MIDLAND, Mich. — The United States Federal District Court will hear oral arguments today in a challenge to Michigan’s Blaine amendment, brought by five families across the state and the PACE Foundation, a nonprofit membership organization of Michigan parents who support the right to choose educational opportunities for their children. The families and the PACE Foundation are being represented by the Mackinac Center Legal Foundation and Bursch Law.
“We’re hoping that our parental rights are honored with freedom of choice for our child’s education and for all others to have equal and obtainable opportunities for their child to get the education they feel their children deserve,” said Jill Hile, a Kalamazoo parent of a first-grade student and Mackinac Center client.
Another client and parent of three children in elementary and middle school, Nicole Leitch of Charlotte, expressed hope that this case would “open the doors for education reform and expand school choice opportunities.”

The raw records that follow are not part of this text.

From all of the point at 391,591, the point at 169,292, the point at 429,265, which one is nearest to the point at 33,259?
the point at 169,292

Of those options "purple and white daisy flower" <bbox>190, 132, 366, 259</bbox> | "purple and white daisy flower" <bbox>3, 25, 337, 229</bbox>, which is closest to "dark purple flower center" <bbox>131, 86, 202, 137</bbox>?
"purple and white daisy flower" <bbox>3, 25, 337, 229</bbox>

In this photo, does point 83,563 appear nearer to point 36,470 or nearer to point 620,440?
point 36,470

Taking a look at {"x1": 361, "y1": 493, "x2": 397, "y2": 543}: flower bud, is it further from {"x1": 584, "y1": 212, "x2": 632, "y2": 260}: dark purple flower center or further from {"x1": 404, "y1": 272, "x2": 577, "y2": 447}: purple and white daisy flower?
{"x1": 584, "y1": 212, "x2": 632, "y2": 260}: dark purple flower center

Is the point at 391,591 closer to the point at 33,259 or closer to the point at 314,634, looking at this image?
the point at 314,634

The lawsuit, filed in September of 2021, seeks to allow tax-exempt education savings accounts to be used for private education. The Michigan Constitution currently has a discriminatory provision that does not allow any public funds to be used toward private schools. This stands in the way of parents’ ability to gain tax benefits from using their self-funded 529 accounts to help cover the cost of private school tuition.
“We are hopeful this case will open the door to bring choice in education to all families in Michigan,” said Jessie Bagos, a parent of two first-grade students and client of the Mackinac Center. “It’s important that our children have the best available options to succeed in life and school.”
The U.S. Supreme Court struck down other states’ similar amendments in its 2020 ruling in Espinoza v. Montana Dept. of Revenue, but the overly restrictive language in Michigan’s amendment makes the state an outlier.
“The Court should follow the direction of the U.S. Supreme Court and knock down this unconstitutional and discriminatory barrier,” said Patrick J. Wright, director of the Mackinac Center Legal Foundation. “A positive decision could open up doors for families and students who wish to pursue different educational options.”